FIG. 1 is a schematic diagram of a high-precision map operating system according to an embodiment of the present application;
fig. 2 is a schematic diagram of a cloud server according to an embodiment of the present application;
FIG. 3 is a schematic diagram of the conversion of image pixel coordinates to a world coordinate system according to an embodiment of the present application;
FIG. 4 is a schematic diagram of generating spatial position coordinates according to an embodiment of the present application.
Detailed Description
Preferred embodiments of the present application will be described in more detail below with reference to the accompanying drawings. While the preferred embodiments of the present application are shown in the drawings, it should be understood that the present application may be embodied in various forms and should not be limited to the embodiments set forth herein. Rather, these embodiments are provided so that this disclosure will be thorough and complete, and will fully convey the scope of the application to those skilled in the art.
The terminology used herein is for the purpose of describing particular embodiments only and is not intended to be limiting of the application.

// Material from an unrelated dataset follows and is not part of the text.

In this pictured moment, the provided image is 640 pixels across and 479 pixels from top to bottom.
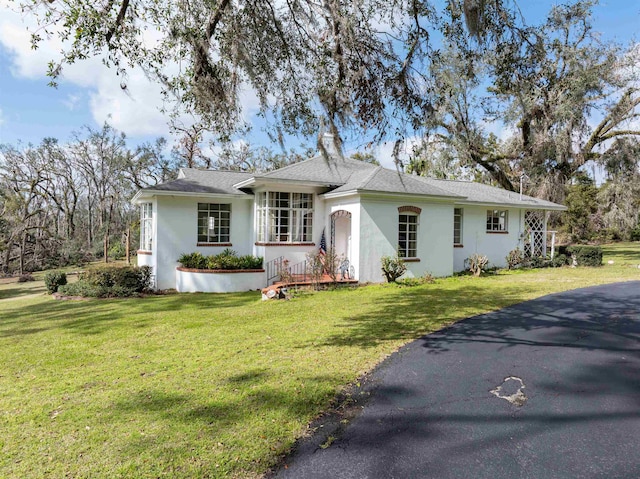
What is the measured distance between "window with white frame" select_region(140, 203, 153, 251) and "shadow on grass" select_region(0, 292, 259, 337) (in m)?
3.34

As used in this specification and the appended claims, the singular forms "a," "an," and "the" are intended to include the plural forms as well, unless the context clearly indicates otherwise. It should also be understood that the term "and/or" as used herein refers to and encompasses any or all possible combinations of one or more of the associated listed items.
It should be understood that although the terms "first," "second," "third," etc. may be used herein to describe various information, these information should not be limited by these terms. These terms are only used to distinguish one type of information from another. For example, first information may also be referred to as second information, and similarly, second information may also be referred to as first information, without departing from the scope of the application. Thus, a feature defining "a first" or "a second" may explicitly or implicitly include one or more such feature. In the description of the present application, the meaning of "a plurality" is two or more, unless explicitly defined otherwise.

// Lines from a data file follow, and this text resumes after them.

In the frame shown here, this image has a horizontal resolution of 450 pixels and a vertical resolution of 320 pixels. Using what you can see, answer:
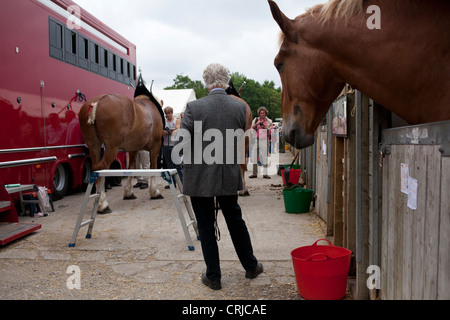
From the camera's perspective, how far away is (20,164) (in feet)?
17.5

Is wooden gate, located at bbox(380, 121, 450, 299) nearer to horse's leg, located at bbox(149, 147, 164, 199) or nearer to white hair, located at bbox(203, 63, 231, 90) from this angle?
white hair, located at bbox(203, 63, 231, 90)

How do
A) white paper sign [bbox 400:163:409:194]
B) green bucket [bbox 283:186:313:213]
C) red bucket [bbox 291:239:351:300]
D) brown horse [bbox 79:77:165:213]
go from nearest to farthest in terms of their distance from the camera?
white paper sign [bbox 400:163:409:194] → red bucket [bbox 291:239:351:300] → green bucket [bbox 283:186:313:213] → brown horse [bbox 79:77:165:213]

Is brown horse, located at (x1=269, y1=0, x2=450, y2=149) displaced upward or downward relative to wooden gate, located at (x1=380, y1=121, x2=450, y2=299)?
upward

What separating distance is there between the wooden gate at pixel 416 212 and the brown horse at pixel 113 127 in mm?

The embodiment of the application provides a high-precision map operating system and a cloud platform, which can automatically complete all processes from issuing acquisition tasks to generating and checking high-precision map information.
Referring to fig. 1, a high-precision map operating system shown in an embodiment of the present application includes a cloud platform and a vehicle.
And the vehicle machine executes the acquisition task to acquire images of the road and uploads the acquired image data to the cloud platform. The acquisition task issued by the cloud is usually conditioned, such as an acquired area range, for example, the vehicle can judge whether the condition for executing the acquisition task is met according to the position information acquired by the current GPS, and if so, execute the acquisition task and send the acquisition data to the cloud platform.
The vehicle machine calls the monocular camera to collect images of road influences. The parallel operation machine realizes data communication based on one or more of communication protocols which are realized together with the cloud end platform, such as 4G and 5G, wifi, zigbee communication protocols, and the parallel operation machine comprises the steps that the cloud end platform sends a collection task to the parallel operation machine, and the parallel operation machine uploads image data to the cloud end platform.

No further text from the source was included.